# Ubuntu Linux 6.06 for PowerPC



## chemistry_geek (Jul 17, 2006)

A few weeks ago I read on Slashdot.org that a few hard core Mac OS X Slashdot geeks were ditching Mac OS X in favor of Ubuntu Linux.  I downloaded the latest DVD.iso, version 6.06, burned a LIVE DVD, and booted it on my duelie Power Mac G5.  I was rather surprised that once it was up and running the entire cooling system (all 9 fans) were blasting away full speed.  I didn't have time to explore Ubuntu since I was concerned that the cooling fans were spinning (roaring) so hard.  I've never stretched her legs like that before.  I opened the side case to examine how much air was moving through the system, it was both impressive and alarming.  Luckily the air exiting out the back was cold.  I had to shut it down for fear of damaging my baby.

I used Linux PowerPC 2000 on my Power Mac G3 years ago and was rather pleased with it, everything ran rather well.  It's a bummer I can't try out another Linux distro just for fun.

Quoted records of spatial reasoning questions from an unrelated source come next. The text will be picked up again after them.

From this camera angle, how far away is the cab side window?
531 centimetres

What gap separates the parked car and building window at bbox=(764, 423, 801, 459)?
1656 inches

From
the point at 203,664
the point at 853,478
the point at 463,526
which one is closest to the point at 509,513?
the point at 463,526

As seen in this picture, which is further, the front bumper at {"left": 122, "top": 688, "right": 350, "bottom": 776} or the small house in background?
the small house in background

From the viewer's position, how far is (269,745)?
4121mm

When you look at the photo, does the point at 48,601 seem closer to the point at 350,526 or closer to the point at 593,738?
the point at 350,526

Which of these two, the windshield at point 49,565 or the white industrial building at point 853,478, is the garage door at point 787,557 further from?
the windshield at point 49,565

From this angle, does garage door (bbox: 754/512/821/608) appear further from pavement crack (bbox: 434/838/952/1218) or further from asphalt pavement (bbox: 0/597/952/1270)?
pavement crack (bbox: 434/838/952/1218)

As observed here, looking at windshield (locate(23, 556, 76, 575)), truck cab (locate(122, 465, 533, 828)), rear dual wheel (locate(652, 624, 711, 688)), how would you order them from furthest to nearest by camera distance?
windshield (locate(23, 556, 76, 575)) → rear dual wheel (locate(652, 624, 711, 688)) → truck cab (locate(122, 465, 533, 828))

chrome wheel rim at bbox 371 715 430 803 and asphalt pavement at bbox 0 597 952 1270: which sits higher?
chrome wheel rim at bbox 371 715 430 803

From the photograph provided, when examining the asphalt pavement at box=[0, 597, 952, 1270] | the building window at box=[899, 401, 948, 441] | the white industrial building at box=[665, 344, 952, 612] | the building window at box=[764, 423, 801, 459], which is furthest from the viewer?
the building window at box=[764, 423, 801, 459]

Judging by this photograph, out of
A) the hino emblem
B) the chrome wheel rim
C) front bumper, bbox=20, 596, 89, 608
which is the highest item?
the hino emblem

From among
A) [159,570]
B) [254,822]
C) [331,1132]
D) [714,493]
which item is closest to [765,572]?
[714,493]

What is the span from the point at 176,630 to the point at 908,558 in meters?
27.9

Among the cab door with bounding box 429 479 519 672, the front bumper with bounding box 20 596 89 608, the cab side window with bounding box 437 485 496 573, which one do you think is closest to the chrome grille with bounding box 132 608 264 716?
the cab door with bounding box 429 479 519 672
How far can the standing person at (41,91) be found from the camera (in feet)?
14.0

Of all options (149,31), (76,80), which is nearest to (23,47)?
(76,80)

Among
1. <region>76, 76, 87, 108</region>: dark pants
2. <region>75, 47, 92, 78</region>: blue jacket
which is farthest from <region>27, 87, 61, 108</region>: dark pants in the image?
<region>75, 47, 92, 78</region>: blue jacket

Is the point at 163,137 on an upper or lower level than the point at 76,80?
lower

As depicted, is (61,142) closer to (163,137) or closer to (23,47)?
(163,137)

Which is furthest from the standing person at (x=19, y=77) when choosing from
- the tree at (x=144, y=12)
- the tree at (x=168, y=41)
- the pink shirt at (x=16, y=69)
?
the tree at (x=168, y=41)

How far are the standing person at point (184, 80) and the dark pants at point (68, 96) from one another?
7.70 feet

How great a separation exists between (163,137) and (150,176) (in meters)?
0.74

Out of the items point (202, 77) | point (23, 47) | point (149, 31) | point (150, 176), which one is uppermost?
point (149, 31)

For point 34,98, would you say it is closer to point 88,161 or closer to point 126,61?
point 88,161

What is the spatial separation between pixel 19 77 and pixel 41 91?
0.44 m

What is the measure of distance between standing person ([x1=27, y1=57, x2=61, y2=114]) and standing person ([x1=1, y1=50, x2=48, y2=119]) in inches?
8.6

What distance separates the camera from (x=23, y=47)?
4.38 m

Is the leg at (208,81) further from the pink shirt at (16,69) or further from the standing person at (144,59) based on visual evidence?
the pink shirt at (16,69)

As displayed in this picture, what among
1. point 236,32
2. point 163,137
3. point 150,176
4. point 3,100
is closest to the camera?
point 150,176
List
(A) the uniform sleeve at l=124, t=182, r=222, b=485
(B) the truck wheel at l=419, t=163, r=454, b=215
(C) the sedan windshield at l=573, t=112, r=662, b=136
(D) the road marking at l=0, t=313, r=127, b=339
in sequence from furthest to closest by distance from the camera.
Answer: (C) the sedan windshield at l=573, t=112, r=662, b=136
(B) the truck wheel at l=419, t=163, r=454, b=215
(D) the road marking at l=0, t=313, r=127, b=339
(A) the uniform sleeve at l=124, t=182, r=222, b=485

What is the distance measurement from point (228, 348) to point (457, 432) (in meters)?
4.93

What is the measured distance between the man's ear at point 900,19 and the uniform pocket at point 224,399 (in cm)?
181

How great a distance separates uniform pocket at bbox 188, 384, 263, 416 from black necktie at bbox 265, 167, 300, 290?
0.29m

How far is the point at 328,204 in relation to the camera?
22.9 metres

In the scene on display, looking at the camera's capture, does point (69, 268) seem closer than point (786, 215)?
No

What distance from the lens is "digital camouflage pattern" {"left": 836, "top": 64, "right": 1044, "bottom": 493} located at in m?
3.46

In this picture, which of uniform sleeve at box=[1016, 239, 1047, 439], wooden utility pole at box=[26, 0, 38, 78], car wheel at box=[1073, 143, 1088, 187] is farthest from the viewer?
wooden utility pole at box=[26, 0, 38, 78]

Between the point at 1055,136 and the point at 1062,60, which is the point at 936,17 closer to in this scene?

Anyone else had any strange experiences like this running Linux on a multiprocessor Power Mac G5?  I know that cooling issues resulted in the fans revving up on earlier distributions, but I thought that by now they would have been resolved.

http://www.ubuntu.com/


----------



## nixgeek (Jul 17, 2006)

I've installed Ubuntu 6.06 on an older G3 iMac and it's running great.  Mind you, I had to use the Alternate CD install (which is basically what previous versions of Ubuntu used as the main installer instead of the live disc) in order to get a fully functional install of Ubuntu, but it functions just as nice if not better than OS X on that same Mac.

I've been working with Linux on both x86 and PowerPC for more than 6 years now.  I've even installed Debian GNU/Linux on an older Motorola StarMax 4000 PowerPC Mac clone which was given to me for free a couple of years ago and it ran great as a dual boot setup with Mac OS 9.1.

As for the G5 CPU, I noticed the same thing on my iMac G5 when I tried using the Live CD install.  Apparently, the thermal control kernel module for the CPU doesn't work as nicely as in OS X, so it turns the fans full on for a certain amount of time until the temp reaches a certain level and then the fans cut off.  This pattern repeats throughout the Live CD.  Although I couldn't get it installed with the Live CD, I'm sure the Alternate CD will work for me but I haven't tried that yet (planning on dual booting Ubuntu and OS X).  I'll let you know how that turns out.


----------



## Viro (Jul 24, 2006)

Linux has loads of problems with fan control on Macs. It seems that it's only got 3 modes. No fan, medium speed, high speed. My Powerbook used to run very loudly when running Linux. Doesn't cause any damage, but it really takes the fun out of computing when your machine sounds like a plane taking off.

I thought they had fixed the G5 fan issue, but apparently not.


----------



## nixgeek (Jul 24, 2006)

No, they still haven't.  While I haven't had any problems on the older New World Macs, I did have the problems that many have been complaining about with ESD on the iMac G5.  I tried to see if I could get to it by giving the kernel argument for init 1, but it still hung a few seconds after getting to the prompt.  I have yet to boot into it with the Alternate Install disc in rescue mode to disable ESD.  At the very least, I can always reinstall Ubuntu and then disable the settings for ESD before restarting the Mac.

If there's no cause for concern about damage regarding the fans, then I'll give it another go on the iMac G5.


----------